(Excerpts from a spatial dataset)
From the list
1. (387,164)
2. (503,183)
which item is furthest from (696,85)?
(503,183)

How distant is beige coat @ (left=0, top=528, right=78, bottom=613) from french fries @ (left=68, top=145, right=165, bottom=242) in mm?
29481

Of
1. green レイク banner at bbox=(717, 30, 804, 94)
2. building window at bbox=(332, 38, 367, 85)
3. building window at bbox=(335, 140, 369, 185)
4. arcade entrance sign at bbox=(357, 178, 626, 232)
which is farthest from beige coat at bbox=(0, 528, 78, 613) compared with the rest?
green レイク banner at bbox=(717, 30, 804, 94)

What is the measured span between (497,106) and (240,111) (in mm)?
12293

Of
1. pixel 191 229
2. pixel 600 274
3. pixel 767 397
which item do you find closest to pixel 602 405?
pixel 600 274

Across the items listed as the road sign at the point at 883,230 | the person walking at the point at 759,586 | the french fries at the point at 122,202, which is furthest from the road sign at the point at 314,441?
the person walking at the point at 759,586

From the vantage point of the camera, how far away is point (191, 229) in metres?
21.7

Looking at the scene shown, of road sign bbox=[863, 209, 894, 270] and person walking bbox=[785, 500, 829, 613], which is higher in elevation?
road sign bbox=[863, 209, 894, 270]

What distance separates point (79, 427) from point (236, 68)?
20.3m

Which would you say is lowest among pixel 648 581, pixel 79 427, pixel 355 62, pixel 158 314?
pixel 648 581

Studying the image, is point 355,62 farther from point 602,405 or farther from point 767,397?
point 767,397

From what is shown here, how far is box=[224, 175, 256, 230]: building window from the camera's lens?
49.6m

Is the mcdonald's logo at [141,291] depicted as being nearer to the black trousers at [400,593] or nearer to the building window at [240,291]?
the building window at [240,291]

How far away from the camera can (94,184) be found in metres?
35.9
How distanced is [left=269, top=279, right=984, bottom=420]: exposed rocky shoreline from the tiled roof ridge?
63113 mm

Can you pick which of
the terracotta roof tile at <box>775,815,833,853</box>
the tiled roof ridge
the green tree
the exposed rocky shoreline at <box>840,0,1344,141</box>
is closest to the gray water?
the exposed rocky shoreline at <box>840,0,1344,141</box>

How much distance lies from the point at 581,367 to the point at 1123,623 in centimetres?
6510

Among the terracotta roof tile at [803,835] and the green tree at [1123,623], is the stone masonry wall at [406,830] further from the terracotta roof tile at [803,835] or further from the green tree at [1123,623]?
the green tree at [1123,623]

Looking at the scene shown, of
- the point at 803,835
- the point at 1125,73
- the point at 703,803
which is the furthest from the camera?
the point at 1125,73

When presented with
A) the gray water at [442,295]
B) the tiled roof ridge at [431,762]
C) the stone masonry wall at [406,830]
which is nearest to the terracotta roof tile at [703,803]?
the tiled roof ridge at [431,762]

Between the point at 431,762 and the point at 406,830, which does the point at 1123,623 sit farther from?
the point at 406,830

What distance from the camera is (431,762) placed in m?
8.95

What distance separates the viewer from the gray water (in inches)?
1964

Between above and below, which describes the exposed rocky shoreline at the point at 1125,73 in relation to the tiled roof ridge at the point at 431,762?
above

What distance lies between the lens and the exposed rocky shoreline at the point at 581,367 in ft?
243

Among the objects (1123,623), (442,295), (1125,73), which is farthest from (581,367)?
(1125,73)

Given request
Take the entries above and transcribe them in full.

Complete answer
From the list
1. (387,164)
2. (503,183)
which item is furthest from (696,85)?
(503,183)

How distant is beige coat @ (left=0, top=528, right=78, bottom=613) from french fries @ (left=68, top=145, right=165, bottom=242) in mm?
29481

Of
1. green レイク banner at bbox=(717, 30, 804, 94)
2. building window at bbox=(332, 38, 367, 85)
3. building window at bbox=(335, 140, 369, 185)
4. arcade entrance sign at bbox=(357, 178, 626, 232)
which is farthest from beige coat at bbox=(0, 528, 78, 613) compared with the rest?
green レイク banner at bbox=(717, 30, 804, 94)

What is the measured span between (497,106) and (240,111) (in mm)?
12293

Of
1. pixel 191 229
2. pixel 600 274
3. pixel 767 397
which item do you find closest to pixel 602 405?
pixel 600 274

Across the items listed as the road sign at the point at 883,230 | the person walking at the point at 759,586 | the french fries at the point at 122,202, which is furthest from the road sign at the point at 314,441?
the person walking at the point at 759,586

From the vantage point of the camera, how far away is point (191, 229) in metres?
21.7

Looking at the scene shown, of road sign bbox=[863, 209, 894, 270] and person walking bbox=[785, 500, 829, 613], which is higher in elevation?
road sign bbox=[863, 209, 894, 270]

What distance separates point (79, 427) from point (236, 68)?
20.3m

Which would you say is lowest among pixel 648 581, pixel 79 427, pixel 355 62, pixel 158 314?
pixel 648 581

Studying the image, is point 355,62 farther from point 602,405 or farther from point 767,397?
point 767,397

From what is shown here, how far is box=[224, 175, 256, 230]: building window from the camera's lens?
49.6m

Is the mcdonald's logo at [141,291] depicted as being nearer to the black trousers at [400,593] or nearer to the building window at [240,291]?
the building window at [240,291]

How far away from the camera can (94,184) be found in metres?
35.9
How distanced is [left=269, top=279, right=984, bottom=420]: exposed rocky shoreline from the tiled roof ridge?
63113 mm

Can you pick which of
the terracotta roof tile at <box>775,815,833,853</box>
the tiled roof ridge
the green tree
the exposed rocky shoreline at <box>840,0,1344,141</box>
is closest to the gray water?
the exposed rocky shoreline at <box>840,0,1344,141</box>

How much distance lies from the point at 581,367 to the point at 1123,623 in centimetres?
6510

Among the terracotta roof tile at [803,835] and the green tree at [1123,623], is the stone masonry wall at [406,830] further from the terracotta roof tile at [803,835] or further from the green tree at [1123,623]?
the green tree at [1123,623]

Looking at the scene shown, of
- the point at 803,835
- the point at 1125,73
- the point at 703,803
which is the furthest from the camera?
the point at 1125,73

When presented with
A) the gray water at [442,295]
B) the tiled roof ridge at [431,762]
C) the stone masonry wall at [406,830]
which is nearest to the terracotta roof tile at [703,803]?
the tiled roof ridge at [431,762]

Between the point at 431,762 and the point at 406,830, which does the point at 1123,623 sit farther from?
the point at 406,830

What distance from the camera is (431,762) placed in m?
8.95

What distance separates the viewer from the gray water (in inches)?
1964

Between above and below, which describes the exposed rocky shoreline at the point at 1125,73 in relation to the tiled roof ridge at the point at 431,762?
above

What distance lies between the lens and the exposed rocky shoreline at the point at 581,367 in ft?
243

Among the objects (1123,623), (442,295), (1125,73), which is farthest from (581,367)?
(1125,73)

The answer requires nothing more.